##### TEXT EXTRACT

From: Kewen Lin <linkw@linux.ibm.com>
Date: Mon, 14 Dec 2020 09:38:49 +0000 (-0600)
Subject: rs6000: Use rldimi for vec init instead of shift + ior
X-Git-Tag: basepoints/gcc-12~919
X-Git-Url: http://git.ipfire.org/cgi-bin/gitweb.cgi?a=commitdiff_plain;h=f4a3cea3fb025735c09af5c7f14d61152c4c5794;p=thirdparty%2Fgcc.git

rs6000: Use rldimi for vec init instead of shift + ior

This patch is to teach unsigned int vector init to use rldimi to
merge two integers instead of shift and ior.  It also adds one
required splitter made by Segher.

An rl*imi is usually written as an IOR of an ASHIFT or similar, and
an AND of a register with a constant mask.  In some cases combine
knows that that AND doesn't do anything (because all zero bits in
that mask correspond to bits known to be already zero), and then no
pattern matches.  This patch adds a define_split for such cases.

It uses nonzero_bits in the condition of the splitter, but does not
need it afterwards for the instruction to be recognised.  This is
necessary because later passes can see fewer nonzero_bits.

Because it is a splitter, combine will only use it when starting with
three insns (or more), even though the result is just one.  This isn't
a huge problem in practice, but some possible combinations still won't
happen.

Bootstrapped/regtested on powerpc64le-linux-gnu P9 and
powerpc64-linux-gnu P8, also SPEC2017 build/run passed on P9.

gcc/ChangeLog:

2020-02-23  Segher Boessenkool  <segher@kernel.crashing.org>
	    Kewen Lin  <linkw@gcc.gnu.org>

	* config/rs6000/rs6000.md (*rotl<mode>3_insert_3): Renamed to...
	(rotl<mode>3_insert_3): ...this.
	(plus_ior_xor): New code_iterator.
	(define_split for GPR rl*imi): New splitter.
	* config/rs6000/vsx.md (vsx_init_v4si): Use gen_rotldi3_insert_3
	for integer merging.

##########
##### LISTED RECORDS

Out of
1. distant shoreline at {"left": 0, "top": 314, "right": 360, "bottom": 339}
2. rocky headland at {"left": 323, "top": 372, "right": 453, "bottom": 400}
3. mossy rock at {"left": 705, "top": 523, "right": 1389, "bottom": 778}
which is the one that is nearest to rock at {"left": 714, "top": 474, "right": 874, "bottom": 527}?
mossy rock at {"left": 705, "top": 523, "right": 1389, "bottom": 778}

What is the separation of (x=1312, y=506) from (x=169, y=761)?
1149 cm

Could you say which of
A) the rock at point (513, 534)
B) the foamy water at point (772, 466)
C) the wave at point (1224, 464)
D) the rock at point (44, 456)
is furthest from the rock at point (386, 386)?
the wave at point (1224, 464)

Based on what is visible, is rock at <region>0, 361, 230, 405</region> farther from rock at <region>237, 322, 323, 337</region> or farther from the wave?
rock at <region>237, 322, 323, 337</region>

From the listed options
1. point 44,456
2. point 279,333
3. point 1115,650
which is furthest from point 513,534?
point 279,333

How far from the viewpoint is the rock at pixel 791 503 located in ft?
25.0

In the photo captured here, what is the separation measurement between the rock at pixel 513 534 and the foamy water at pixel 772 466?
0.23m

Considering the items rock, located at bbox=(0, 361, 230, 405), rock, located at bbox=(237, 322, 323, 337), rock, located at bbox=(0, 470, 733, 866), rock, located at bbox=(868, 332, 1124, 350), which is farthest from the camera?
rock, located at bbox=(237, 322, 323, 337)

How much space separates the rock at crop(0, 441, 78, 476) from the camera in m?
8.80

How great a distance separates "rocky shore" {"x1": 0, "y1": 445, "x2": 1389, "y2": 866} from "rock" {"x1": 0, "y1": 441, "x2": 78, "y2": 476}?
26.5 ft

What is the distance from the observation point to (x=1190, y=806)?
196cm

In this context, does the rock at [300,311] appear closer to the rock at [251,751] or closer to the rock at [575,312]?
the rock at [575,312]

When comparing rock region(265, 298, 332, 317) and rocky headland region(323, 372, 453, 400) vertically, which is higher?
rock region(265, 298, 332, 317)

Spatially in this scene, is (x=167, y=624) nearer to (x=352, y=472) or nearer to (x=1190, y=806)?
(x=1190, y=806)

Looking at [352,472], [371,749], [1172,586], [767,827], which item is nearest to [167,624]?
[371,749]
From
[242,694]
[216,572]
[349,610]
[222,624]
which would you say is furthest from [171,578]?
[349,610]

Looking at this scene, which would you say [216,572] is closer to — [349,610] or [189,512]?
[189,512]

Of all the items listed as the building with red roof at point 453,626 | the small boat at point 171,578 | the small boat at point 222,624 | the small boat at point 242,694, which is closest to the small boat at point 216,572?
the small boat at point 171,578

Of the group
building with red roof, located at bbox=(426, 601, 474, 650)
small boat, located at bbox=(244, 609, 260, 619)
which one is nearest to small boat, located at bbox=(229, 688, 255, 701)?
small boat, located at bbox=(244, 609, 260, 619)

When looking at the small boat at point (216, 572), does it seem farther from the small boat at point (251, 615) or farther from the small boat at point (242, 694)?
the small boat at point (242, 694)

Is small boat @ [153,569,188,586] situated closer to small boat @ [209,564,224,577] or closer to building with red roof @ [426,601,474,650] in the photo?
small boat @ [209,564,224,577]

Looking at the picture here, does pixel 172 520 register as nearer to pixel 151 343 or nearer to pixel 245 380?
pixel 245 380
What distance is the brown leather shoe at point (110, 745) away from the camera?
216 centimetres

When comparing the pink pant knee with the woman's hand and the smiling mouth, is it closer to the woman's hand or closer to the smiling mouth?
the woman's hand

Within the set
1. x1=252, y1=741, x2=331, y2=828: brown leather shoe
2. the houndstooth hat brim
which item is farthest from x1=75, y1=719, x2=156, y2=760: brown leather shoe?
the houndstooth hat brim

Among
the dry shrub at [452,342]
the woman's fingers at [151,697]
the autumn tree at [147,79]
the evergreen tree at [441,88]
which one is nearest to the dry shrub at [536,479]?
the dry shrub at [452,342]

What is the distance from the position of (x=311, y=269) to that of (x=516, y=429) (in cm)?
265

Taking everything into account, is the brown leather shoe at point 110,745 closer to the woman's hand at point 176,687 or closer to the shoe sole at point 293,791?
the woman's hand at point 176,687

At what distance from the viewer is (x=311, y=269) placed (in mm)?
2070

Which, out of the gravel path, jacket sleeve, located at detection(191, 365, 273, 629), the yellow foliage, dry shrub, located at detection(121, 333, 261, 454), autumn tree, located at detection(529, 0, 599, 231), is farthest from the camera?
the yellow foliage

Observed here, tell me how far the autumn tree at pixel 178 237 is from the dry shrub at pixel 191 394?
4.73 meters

##########

## TO BE DONE
a) List the names of all the header fields at the top of the rs6000 commit message, above the data.
b) Extend the rs6000 commit message, shown above the data, from the point where it stops.

## FINAL RESULTS
a) From, Date, Subject, X-Git-Tag, X-Git-Url

b)
gcc/testsuite/ChangeLog:

	* gcc.target/powerpc/vec-init-10.c: New test.
---

diff --git a/gcc/config/rs6000/rs6000.md b/gcc/config/rs6000/rs6000.md
index a1315523fecd..543a6cdd8835 100644
--- a/gcc/config/rs6000/rs6000.md
+++ b/gcc/config/rs6000/rs6000.md
@@ -4068,7 +4068,7 @@
   [(set_attr "type" "insert")])
 
 ; There are also some forms without one of the ANDs.
-(define_insn "*rotl<mode>3_insert_3"
+(define_insn "rotl<mode>3_insert_3"
   [(set (match_operand:GPR 0 "gpc_reg_operand" "=r")
 	(ior:GPR (and:GPR (match_operand:GPR 3 "gpc_reg_operand" "0")
 			  (match_operand:GPR 4 "const_int_operand" "n"))
@@ -4083,6 +4083,24 @@
 }
   [(set_attr "type" "insert")])
 
+(define_code_iterator plus_ior_xor [plus ior xor])
+
+(define_split
+  [(set (match_operand:GPR 0 "gpc_reg_operand")
+	(plus_ior_xor:GPR (ashift:GPR (match_operand:GPR 1 "gpc_reg_operand")
+				      (match_operand:SI 2 "const_int_operand"))
+			  (match_operand:GPR 3 "gpc_reg_operand")))]
+  "nonzero_bits (operands[3], <MODE>mode)
+   < HOST_WIDE_INT_1U << INTVAL (operands[2])"
+  [(set (match_dup 0)
+	(ior:GPR (and:GPR (match_dup 3)
+			  (match_dup 4))
+		 (ashift:GPR (match_dup 1)
+			     (match_dup 2))))]
+{
+  operands[4] = GEN_INT ((HOST_WIDE_INT_1U << INTVAL (operands[2])) - 1);
+})
+
 (define_insn "*rotl<mode>3_insert_4"
   [(set (match_operand:GPR 0 "gpc_reg_operand" "=r")
 	(ior:GPR (and:GPR (match_operand:GPR 3 "gpc_reg_operand" "0")
diff --git a/gcc/config/rs6000/vsx.md b/gcc/config/rs6000/vsx.md
index 3e0518631dfb..ad673968584f 100644
--- a/gcc/config/rs6000/vsx.md
+++ b/gcc/config/rs6000/vsx.md
@@ -3030,28 +3030,22 @@
    (use (match_operand:SI 4 "gpc_reg_operand"))]
    "VECTOR_MEM_VSX_P (V4SImode) && TARGET_DIRECT_MOVE_64BIT"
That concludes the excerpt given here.